During his lifetime, Saul Leiter (1923–2013) was something of the ignored artist of American photographic history. While his career spanned a time when quintessential New York street photography was defined as swift, sharp and precise, Leiter’s leisured, impressionist style went against the grain. Leiter was a pioneer of colour photography, adventurously using Kodachrome colour slide film well before the likes of William Eggleston and Joel Meyerowitz. As the Guardian’s Sean O’Hagan wrote in Leiter’s obituary, “[his photographs] are as much about evoking an atmosphere as nailing the decisive moment.”

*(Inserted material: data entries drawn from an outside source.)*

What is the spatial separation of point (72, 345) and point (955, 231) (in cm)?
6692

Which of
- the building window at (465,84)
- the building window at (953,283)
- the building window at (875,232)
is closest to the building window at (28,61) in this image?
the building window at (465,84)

A retrospective of the late photographer’s work has just began at The Photographers’ Gallery; the first major public show of his work in the UK features more than 100 works, including early black-and-white and colour photographs, sketchbooks and related materials.

Postmen, 1952
Postmen, 1952
 
Straw Hat, ca. 1955
Straw Hat, ca. 1955
 

While Leiter’s early black-and-white images were published in LIFE magazine and exhibited in New York and Tokyo, he quickly moved into fashion photography, shooting for Harper’s Bazaar, Elle, British Vogue, Esquire and more. When I speak to Brett Rogers, director of the Soho gallery since 2005, she tells me this goes some way towards accounting for Leiter’s undersized reputation at the time.

“Fashion photography’s always had a bad reputation for being a bit artificial and superficial, so museums didn’t take it very seriously. But he never thought of the images he took as fashion photographs – he was always just interested in composing an interesting image.”

His disdain for the photographic trends of the day pushed him towards his distinct use of colour. His ability to find hushed moments in a bustling metropolis perfectly complimented his expert command of colour; Leiter would combine a muted palette with soft focus, or stronger primary hues with deep shadows that enabled tones to pop with vibrancy. Sadly, this contributed to his being ignored by the photographic community, Rogers explains.

I LIKE IT WHEN ONE IS NOT CERTAIN WHAT ONE SEES.” – SAUL LEITER 

 

“Colour was associated with advertising, but in the 1950s he was showing that it could be an art form,” that the marriage of “photography and colour could be a powerful medium.” What now can be seen as a narrow-minded view was at the time widespread and meant that he didn’t have a gallerist until 2008, when Howard Greenberg took him on. Leiter’s irreverence, modesty and lack of ego (“unusual for a photographer”, Rogers notes) meant, in Rogers’ words, “he really didn’t give a stuff what other people thought of what he was doing”. Still, it is more than a little galling Leiter’s first exhibition in Europe wasn’t until 2008.